HER KİME Kİ HAKİKATİN SIRRINI ÖĞRETTİLER

“HER KİME Kİ HAKİKATİN SIRRINI ÖĞRETTİLER O KİMSENİN AĞZINI DİKTİLER, MÜHÜRLEDİLER”

Herşeyin yüceliği alçaktadır.

Yükseklere bakma.

Böylelikle cüz’üler küll olur.

Her şeyi HAKK yoluna verirsen HAKK senin yanına gelecektir. Bundan emin ol.

Güneşin en yücede, tepede bulunduğu zaman yere dikilen şeyin ne önde gölgesi olur ne de altta, ne sağda, ne solda...

Biraz düşün anla...

Hayat fânidir.

Her şey geçicidir.

Izdırap insan için olağandır.

Bu ızdırabın kaynağı nefsin istekleri ve arzularıdır.

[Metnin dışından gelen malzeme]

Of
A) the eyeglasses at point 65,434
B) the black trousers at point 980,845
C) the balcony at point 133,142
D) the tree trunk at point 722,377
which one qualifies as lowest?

Sevinç ve keder nefsimizden doğar.

Sabır, itikâf “yüceleri düşünmeye dalmak” tevekkül nefsi körletmenin yollarıdır.

Yani Sabır, İtikâf, Tevekkül.

ALLAH kanaat edenleri sever.

Kanaat ne demektir?

Lügat mânâsı kısmete razı olmaktır.

Kanaat, fena bulmaz yıkılmaz bir hazinedir.

ALLAH bütün mahlukatın rızkını tekeffül etmiştir.

Er REZZÂKı âlemdir.

Kanaat, evvelâ ALLAH’ın mevcudiyetini ve rızık verici olduğunu tasdik etmektir.

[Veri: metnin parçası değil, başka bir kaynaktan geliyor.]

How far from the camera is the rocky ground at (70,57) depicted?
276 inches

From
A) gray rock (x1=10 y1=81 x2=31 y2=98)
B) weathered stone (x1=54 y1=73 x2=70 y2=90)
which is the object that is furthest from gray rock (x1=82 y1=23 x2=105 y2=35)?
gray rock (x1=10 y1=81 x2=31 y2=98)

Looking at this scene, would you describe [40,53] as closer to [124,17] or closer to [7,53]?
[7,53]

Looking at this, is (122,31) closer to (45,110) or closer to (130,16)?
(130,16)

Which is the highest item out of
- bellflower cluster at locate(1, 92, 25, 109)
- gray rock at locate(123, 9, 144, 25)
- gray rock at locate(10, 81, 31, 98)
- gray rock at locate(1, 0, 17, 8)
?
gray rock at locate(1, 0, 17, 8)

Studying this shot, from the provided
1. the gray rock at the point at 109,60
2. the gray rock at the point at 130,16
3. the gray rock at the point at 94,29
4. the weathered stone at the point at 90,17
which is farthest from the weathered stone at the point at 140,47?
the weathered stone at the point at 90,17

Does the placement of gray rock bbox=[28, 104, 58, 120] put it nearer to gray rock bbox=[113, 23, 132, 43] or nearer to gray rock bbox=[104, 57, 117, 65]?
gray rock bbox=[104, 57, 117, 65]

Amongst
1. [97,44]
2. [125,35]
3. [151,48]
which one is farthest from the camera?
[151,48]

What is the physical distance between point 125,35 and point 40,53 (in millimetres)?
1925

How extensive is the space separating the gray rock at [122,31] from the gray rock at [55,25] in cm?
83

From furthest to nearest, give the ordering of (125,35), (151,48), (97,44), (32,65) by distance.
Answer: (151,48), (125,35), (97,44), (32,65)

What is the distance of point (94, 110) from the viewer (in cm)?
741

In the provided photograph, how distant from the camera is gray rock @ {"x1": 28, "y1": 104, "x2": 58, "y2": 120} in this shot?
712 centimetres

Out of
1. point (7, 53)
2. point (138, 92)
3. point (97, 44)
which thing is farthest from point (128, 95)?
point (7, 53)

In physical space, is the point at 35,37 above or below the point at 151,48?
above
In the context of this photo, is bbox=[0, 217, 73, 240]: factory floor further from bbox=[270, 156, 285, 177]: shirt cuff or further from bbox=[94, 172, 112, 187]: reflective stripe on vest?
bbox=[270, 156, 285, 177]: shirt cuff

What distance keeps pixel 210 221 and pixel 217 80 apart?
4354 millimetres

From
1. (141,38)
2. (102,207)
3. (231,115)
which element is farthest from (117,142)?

Hırsa kapılmak, kanaatkar olmamak bunların hepsini inkâretmek olur.

Ölüm hayatın içindedir.

Hayat da ölümün içindedir.

Kâinat garip esrarengiz bir kitaptır.

Sonsuz, dipsiz derinliklerin gök yüzüne İlâhî hiyeroglif olan yıldızlar bu kitabı yazmıştır.

Ruh perdeli bir ziyâdır, ihmal edilirse kararır ve söner.

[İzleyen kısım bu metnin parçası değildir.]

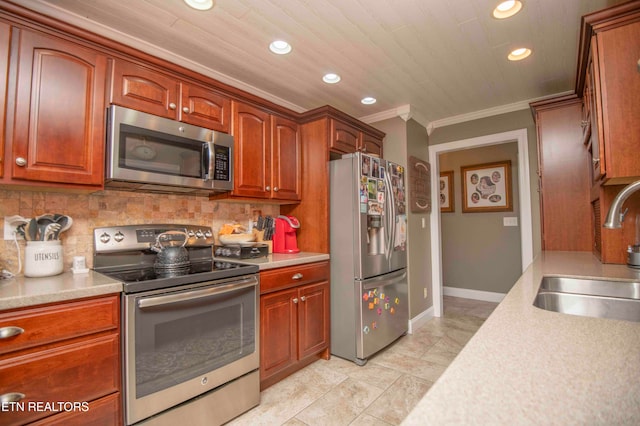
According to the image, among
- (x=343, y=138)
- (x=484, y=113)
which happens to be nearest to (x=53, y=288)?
(x=343, y=138)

Aşkın mukaddes yağını dökersen ölümsüz bir lâmba gibi yanar.

Bugün insanlar korkunç bir teknik kalabalığı ve bilgisizliği içinde yuvarlanıp gidiyorlar. Ne bilgisizliği: insanın ne olduğunu, kıymetinin ne olduğunu bilmeme gafleti.

Bu sûretle kendi çöküşlerini içlerinde taşımaktadırlar.

Bunu hissetmeden, bilmeden seyretmektedirler.

Bir denizaltı, uzaya giden bir füze düşünün, içindekiler korkunç bir teknoloji kalabalığı içindedirler.

O âletlere itaat edecekler.

Âletlerin küçük bir bozukluğu ve yanılması içindekilerin sonu demektir.

Düşünmek lâzımdır.

Garp diye bağırdığımız Hıristiyan âlemi tetkik edilirse düşüncede adetâ islâmdır.

Doğu, islâm doludur düşüncede adetâ Hıristiyandır.

Tercüme inklap olmaz .

Herşeyi yıktık.

Suçu üzerimize almazsak “yıkıldı” diyoruz.

Kim yıktı?

Başkası mı?

Hayır.

Dede kültürünün, aile geleneğinin harabesi önünde şaşkın bakıyoruz.

Utanmadan...

Neye baktığımızı da bilmiyoruz.

Suçu birbirimizin üzerine atarak yek diğerimizi tekmesiz tekmeliyoruz.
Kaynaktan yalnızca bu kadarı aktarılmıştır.